Job
Copy all of the records below verbatim.

Material for the task
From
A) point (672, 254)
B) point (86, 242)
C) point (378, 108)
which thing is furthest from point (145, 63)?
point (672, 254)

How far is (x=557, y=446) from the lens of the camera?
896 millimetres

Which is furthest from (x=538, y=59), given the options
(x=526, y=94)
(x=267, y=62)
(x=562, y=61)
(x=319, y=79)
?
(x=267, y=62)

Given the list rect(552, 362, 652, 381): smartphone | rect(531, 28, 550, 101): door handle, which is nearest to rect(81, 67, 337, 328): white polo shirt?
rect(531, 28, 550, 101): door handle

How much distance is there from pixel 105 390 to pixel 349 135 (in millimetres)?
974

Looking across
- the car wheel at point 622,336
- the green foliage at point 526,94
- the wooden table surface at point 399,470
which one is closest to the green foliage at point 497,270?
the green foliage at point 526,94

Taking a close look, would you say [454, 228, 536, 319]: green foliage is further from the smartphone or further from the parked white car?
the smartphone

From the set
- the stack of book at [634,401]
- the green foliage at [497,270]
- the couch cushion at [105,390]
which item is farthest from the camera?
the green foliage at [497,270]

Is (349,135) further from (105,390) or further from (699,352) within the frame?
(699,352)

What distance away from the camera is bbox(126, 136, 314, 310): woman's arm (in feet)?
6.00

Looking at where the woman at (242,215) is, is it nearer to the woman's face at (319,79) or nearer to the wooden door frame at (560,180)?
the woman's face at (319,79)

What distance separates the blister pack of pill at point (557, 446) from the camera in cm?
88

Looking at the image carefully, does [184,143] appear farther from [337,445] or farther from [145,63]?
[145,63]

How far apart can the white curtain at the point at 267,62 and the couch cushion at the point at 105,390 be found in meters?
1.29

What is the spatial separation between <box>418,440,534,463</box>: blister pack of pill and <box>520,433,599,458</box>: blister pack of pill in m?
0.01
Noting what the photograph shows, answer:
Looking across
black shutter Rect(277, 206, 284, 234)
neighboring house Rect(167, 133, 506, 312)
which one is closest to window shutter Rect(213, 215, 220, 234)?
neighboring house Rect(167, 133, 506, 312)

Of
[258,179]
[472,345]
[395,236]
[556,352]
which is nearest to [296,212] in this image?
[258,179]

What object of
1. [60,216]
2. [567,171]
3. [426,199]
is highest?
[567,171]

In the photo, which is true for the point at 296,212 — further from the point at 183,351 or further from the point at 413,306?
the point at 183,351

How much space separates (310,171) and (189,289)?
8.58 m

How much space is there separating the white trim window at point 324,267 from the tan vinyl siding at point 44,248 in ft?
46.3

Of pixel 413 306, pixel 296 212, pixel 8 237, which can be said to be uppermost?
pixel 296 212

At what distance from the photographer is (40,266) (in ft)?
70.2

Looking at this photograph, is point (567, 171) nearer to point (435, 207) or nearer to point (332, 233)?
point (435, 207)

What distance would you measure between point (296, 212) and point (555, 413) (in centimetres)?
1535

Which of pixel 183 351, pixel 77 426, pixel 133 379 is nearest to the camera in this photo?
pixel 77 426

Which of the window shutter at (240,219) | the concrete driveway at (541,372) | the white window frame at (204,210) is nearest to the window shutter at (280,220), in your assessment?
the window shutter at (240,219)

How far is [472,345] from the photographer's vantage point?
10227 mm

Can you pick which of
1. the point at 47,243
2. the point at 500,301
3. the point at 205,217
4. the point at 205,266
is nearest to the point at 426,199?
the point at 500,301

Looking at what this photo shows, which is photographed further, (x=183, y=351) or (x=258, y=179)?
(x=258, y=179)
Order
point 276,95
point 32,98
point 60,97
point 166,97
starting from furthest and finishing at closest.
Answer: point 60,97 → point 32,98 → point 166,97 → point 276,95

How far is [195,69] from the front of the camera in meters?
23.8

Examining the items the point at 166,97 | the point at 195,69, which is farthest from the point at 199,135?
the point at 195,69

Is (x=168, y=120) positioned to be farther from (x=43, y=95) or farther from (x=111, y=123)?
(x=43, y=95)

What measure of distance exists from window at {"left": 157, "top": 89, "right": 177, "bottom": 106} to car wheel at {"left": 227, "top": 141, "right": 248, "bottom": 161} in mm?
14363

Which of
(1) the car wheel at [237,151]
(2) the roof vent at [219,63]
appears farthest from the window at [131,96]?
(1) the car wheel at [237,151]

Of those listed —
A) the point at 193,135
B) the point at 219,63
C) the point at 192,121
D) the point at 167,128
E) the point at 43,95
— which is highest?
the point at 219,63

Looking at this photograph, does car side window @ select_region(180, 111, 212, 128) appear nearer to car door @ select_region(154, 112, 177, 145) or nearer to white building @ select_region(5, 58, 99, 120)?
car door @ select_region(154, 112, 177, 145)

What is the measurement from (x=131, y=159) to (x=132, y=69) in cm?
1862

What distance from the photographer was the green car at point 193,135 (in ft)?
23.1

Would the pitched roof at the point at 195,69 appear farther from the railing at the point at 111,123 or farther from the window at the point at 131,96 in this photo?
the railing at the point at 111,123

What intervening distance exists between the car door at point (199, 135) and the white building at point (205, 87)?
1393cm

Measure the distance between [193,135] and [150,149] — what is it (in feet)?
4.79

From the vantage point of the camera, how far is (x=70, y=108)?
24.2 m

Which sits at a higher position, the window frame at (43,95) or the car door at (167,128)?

Full solution
From
A) point (672, 254)
B) point (86, 242)
C) point (378, 108)
which thing is furthest from point (145, 63)?
point (672, 254)

How far is (x=557, y=446) from the lens of the camera?
896 millimetres

Which is furthest from (x=538, y=59), given the options
(x=526, y=94)
(x=267, y=62)
(x=562, y=61)
(x=319, y=79)
?
(x=267, y=62)

Given the list rect(552, 362, 652, 381): smartphone | rect(531, 28, 550, 101): door handle, which is nearest to rect(81, 67, 337, 328): white polo shirt?
rect(531, 28, 550, 101): door handle

How much distance is there from pixel 105 390 to pixel 349 135 (in millimetres)?
974

Looking across
- the car wheel at point 622,336
- the green foliage at point 526,94
- the wooden table surface at point 399,470
which one is closest to the green foliage at point 497,270?
the green foliage at point 526,94

Taking a close look, would you say [454, 228, 536, 319]: green foliage is further from the smartphone or further from the parked white car?
the smartphone

From the set
- the stack of book at [634,401]
- the green foliage at [497,270]
- the couch cushion at [105,390]
which item is farthest from the camera?
the green foliage at [497,270]

Is (349,135) further from (105,390) or further from (699,352) within the frame?
(699,352)

What distance away from the camera is bbox(126, 136, 314, 310): woman's arm (in feet)?
6.00

Looking at where the woman at (242,215) is, is it nearer to the woman's face at (319,79) or nearer to the wooden door frame at (560,180)?
the woman's face at (319,79)

What distance separates the blister pack of pill at point (557, 446) from the camera in cm?
88

Looking at the image carefully, does [184,143] appear farther from [337,445] or farther from [145,63]?
[145,63]

How far apart can the white curtain at the point at 267,62 and the couch cushion at the point at 105,390 be found in meters?
1.29

What is the spatial separation between <box>418,440,534,463</box>: blister pack of pill and <box>520,433,599,458</box>: blister pack of pill in m?
0.01
Noting what the photograph shows, answer:
Looking across
black shutter Rect(277, 206, 284, 234)
neighboring house Rect(167, 133, 506, 312)
which one is closest to window shutter Rect(213, 215, 220, 234)?
neighboring house Rect(167, 133, 506, 312)

Of
[258,179]
[472,345]
[395,236]
[556,352]
which is nearest to [296,212] in this image?
[258,179]

What object of
1. [60,216]
2. [567,171]
3. [426,199]
is highest?
[567,171]

In the photo, which is true for the point at 296,212 — further from the point at 183,351 or further from the point at 413,306?
the point at 183,351

How much space separates (310,171) and (189,289)?
8.58 m

How much space is there separating the white trim window at point 324,267 from the tan vinyl siding at point 44,248 in ft?
46.3

Of pixel 413 306, pixel 296 212, pixel 8 237, which can be said to be uppermost?
pixel 296 212

At what distance from the photographer is (40,266) (in ft)?
70.2

Looking at this photograph, is point (567, 171) nearer to point (435, 207) or nearer to point (332, 233)?
point (435, 207)

What distance would you measure between point (296, 212) and point (555, 413) (in centimetres)?
1535

Which of pixel 183 351, pixel 77 426, pixel 133 379 is nearest to the camera in this photo?
pixel 77 426

Which of the window shutter at (240,219) | the concrete driveway at (541,372) | the white window frame at (204,210) is nearest to the window shutter at (280,220), in your assessment?
the window shutter at (240,219)

How far is [472,345] from the photographer's vantage point?
10227 mm

Can you pick which of
1. the point at 47,243
2. the point at 500,301
3. the point at 205,217
4. the point at 205,266
is nearest to the point at 426,199?
the point at 500,301

Looking at what this photo shows, which is photographed further, (x=183, y=351) or (x=258, y=179)?
(x=258, y=179)
Order
point 276,95
point 32,98
point 60,97
point 166,97
starting from furthest and finishing at closest.
Answer: point 60,97 → point 32,98 → point 166,97 → point 276,95

How far is [195,69] from the front of the camera in meters?
23.8

Examining the items the point at 166,97 | the point at 195,69, which is farthest from the point at 199,135?
the point at 195,69

Is (x=168, y=120) positioned to be farther from (x=43, y=95) or farther from (x=111, y=123)?
(x=43, y=95)

What measure of distance exists from window at {"left": 157, "top": 89, "right": 177, "bottom": 106} to car wheel at {"left": 227, "top": 141, "right": 248, "bottom": 161} in mm?
14363

Which of
(1) the car wheel at [237,151]
(2) the roof vent at [219,63]
appears farthest from the window at [131,96]?
(1) the car wheel at [237,151]

Of those listed —
A) the point at 193,135
B) the point at 219,63
C) the point at 192,121
D) the point at 167,128
E) the point at 43,95
— which is highest?
the point at 219,63

Looking at this photograph, does car side window @ select_region(180, 111, 212, 128) appear nearer to car door @ select_region(154, 112, 177, 145) or nearer to white building @ select_region(5, 58, 99, 120)?
car door @ select_region(154, 112, 177, 145)

What is the measurement from (x=131, y=159) to (x=132, y=69) in cm?
1862

What distance from the photographer was the green car at point 193,135 (in ft)?
23.1

Would the pitched roof at the point at 195,69 appear farther from the railing at the point at 111,123 or farther from the window at the point at 131,96 in this photo?
the railing at the point at 111,123

What intervening distance exists between the car door at point (199, 135) and the white building at point (205, 87)?
1393cm

Measure the distance between [193,135] and [150,149] — what is it (in feet)?
4.79

From the vantage point of the camera, how far is (x=70, y=108)?
24.2 m

Which sits at a higher position, the window frame at (43,95) or the car door at (167,128)?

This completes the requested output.